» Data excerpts
=== Begin Enclosure ===
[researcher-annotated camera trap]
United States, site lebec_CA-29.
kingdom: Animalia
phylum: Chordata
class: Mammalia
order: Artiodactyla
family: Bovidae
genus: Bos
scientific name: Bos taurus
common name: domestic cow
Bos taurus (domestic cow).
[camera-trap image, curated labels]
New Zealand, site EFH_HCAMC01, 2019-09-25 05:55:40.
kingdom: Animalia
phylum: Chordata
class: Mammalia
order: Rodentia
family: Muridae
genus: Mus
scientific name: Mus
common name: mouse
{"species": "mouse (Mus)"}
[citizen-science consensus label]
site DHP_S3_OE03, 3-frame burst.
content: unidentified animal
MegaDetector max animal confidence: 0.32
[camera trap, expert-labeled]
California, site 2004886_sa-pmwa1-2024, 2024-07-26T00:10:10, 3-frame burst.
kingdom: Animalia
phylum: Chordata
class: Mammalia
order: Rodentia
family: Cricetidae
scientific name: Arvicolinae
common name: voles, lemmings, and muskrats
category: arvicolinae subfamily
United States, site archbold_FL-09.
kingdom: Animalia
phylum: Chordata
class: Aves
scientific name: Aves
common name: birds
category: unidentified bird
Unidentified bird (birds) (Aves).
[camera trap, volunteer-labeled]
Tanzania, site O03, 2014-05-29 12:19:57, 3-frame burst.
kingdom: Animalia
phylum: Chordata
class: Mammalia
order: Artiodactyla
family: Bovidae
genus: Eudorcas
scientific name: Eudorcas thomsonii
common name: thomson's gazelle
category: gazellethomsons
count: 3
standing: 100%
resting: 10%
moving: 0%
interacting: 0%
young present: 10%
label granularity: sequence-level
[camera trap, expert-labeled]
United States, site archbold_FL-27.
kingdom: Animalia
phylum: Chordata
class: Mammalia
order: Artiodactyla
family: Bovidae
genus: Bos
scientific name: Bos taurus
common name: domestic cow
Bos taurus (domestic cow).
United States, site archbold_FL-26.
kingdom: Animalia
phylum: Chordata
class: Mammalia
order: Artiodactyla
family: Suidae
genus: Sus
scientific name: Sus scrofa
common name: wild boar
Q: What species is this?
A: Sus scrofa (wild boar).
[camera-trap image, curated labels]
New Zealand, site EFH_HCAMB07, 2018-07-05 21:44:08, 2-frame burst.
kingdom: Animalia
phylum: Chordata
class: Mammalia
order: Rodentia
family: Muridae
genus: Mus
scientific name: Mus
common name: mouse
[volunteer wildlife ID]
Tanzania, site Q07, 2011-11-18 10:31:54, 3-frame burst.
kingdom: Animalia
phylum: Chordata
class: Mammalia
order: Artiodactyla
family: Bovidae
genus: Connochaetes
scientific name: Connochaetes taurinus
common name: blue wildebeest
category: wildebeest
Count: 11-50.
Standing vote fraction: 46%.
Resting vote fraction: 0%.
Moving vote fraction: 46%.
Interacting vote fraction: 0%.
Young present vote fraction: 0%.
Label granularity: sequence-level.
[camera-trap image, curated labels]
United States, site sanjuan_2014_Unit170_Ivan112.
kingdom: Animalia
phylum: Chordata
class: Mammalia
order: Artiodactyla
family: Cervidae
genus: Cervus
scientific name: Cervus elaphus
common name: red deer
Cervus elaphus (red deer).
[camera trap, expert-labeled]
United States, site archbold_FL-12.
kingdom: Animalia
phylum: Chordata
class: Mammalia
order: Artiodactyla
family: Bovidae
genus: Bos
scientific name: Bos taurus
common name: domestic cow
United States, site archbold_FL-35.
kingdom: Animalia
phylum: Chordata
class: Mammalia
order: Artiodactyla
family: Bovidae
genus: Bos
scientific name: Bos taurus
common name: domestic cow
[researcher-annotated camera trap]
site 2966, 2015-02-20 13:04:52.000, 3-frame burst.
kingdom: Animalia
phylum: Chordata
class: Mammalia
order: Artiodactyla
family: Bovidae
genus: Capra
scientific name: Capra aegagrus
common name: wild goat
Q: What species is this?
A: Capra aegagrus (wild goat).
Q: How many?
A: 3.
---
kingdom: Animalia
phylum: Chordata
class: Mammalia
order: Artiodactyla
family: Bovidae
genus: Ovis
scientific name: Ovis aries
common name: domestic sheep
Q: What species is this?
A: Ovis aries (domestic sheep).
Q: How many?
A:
=== End Enclosure ===
Go through the data above and return every line exactly.

» Response to this exercise
[researcher-annotated camera trap]
United States, site lebec_CA-29.
kingdom: Animalia
phylum: Chordata
class: Mammalia
order: Artiodactyla
family: Bovidae
genus: Bos
scientific name: Bos taurus
common name: domestic cow
Bos taurus (domestic cow).
[camera-trap image, curated labels]
New Zealand, site EFH_HCAMC01, 2019-09-25 05:55:40.
kingdom: Animalia
phylum: Chordata
class: Mammalia
order: Rodentia
family: Muridae
genus: Mus
scientific name: Mus
common name: mouse
{"species": "mouse (Mus)"}
[citizen-science consensus label]
site DHP_S3_OE03, 3-frame burst.
content: unidentified animal
MegaDetector max animal confidence: 0.32
[camera trap, expert-labeled]
California, site 2004886_sa-pmwa1-2024, 2024-07-26T00:10:10, 3-frame burst.
kingdom: Animalia
phylum: Chordata
class: Mammalia
order: Rodentia
family: Cricetidae
scientific name: Arvicolinae
common name: voles, lemmings, and muskrats
category: arvicolinae subfamily
United States, site archbold_FL-09.
kingdom: Animalia
phylum: Chordata
class: Aves
scientific name: Aves
common name: birds
category: unidentified bird
Unidentified bird (birds) (Aves).
[camera trap, volunteer-labeled]
Tanzania, site O03, 2014-05-29 12:19:57, 3-frame burst.
kingdom: Animalia
phylum: Chordata
class: Mammalia
order: Artiodactyla
family: Bovidae
genus: Eudorcas
scientific name: Eudorcas thomsonii
common name: thomson's gazelle
category: gazellethomsons
count: 3
standing: 100%
resting: 10%
moving: 0%
interacting: 0%
young present: 10%
label granularity: sequence-level
[camera trap, expert-labeled]
United States, site archbold_FL-27.
kingdom: Animalia
phylum: Chordata
class: Mammalia
order: Artiodactyla
family: Bovidae
genus: Bos
scientific name: Bos taurus
common name: domestic cow
Bos taurus (domestic cow).
United States, site archbold_FL-26.
kingdom: Animalia
phylum: Chordata
class: Mammalia
order: Artiodactyla
family: Suidae
genus: Sus
scientific name: Sus scrofa
common name: wild boar
Q: What species is this?
A: Sus scrofa (wild boar).
[camera-trap image, curated labels]
New Zealand, site EFH_HCAMB07, 2018-07-05 21:44:08, 2-frame burst.
kingdom: Animalia
phylum: Chordata
class: Mammalia
order: Rodentia
family: Muridae
genus: Mus
scientific name: Mus
common name: mouse
[volunteer wildlife ID]
Tanzania, site Q07, 2011-11-18 10:31:54, 3-frame burst.
kingdom: Animalia
phylum: Chordata
class: Mammalia
order: Artiodactyla
family: Bovidae
genus: Connochaetes
scientific name: Connochaetes taurinus
common name: blue wildebeest
category: wildebeest
Count: 11-50.
Standing vote fraction: 46%.
Resting vote fraction: 0%.
Moving vote fraction: 46%.
Interacting vote fraction: 0%.
Young present vote fraction: 0%.
Label granularity: sequence-level.
[camera-trap image, curated labels]
United States, site sanjuan_2014_Unit170_Ivan112.
kingdom: Animalia
phylum: Chordata
class: Mammalia
order: Artiodactyla
family: Cervidae
genus: Cervus
scientific name: Cervus elaphus
common name: red deer
Cervus elaphus (red deer).
[camera trap, expert-labeled]
United States, site archbold_FL-12.
kingdom: Animalia
phylum: Chordata
class: Mammalia
order: Artiodactyla
family: Bovidae
genus: Bos
scientific name: Bos taurus
common name: domestic cow
United States, site archbold_FL-35.
kingdom: Animalia
phylum: Chordata
class: Mammalia
order: Artiodactyla
family: Bovidae
genus: Bos
scientific name: Bos taurus
common name: domestic cow
[researcher-annotated camera trap]
site 2966, 2015-02-20 13:04:52.000, 3-frame burst.
kingdom: Animalia
phylum: Chordata
class: Mammalia
order: Artiodactyla
family: Bovidae
genus: Capra
scientific name: Capra aegagrus
common name: wild goat
Q: What species is this?
A: Capra aegagrus (wild goat).
Q: How many?
A: 3.
---
kingdom: Animalia
phylum: Chordata
class: Mammalia
order: Artiodactyla
family: Bovidae
genus: Ovis
scientific name: Ovis aries
common name: domestic sheep
Q: What species is this?
A: Ovis aries (domestic sheep).
Q: How many?
A:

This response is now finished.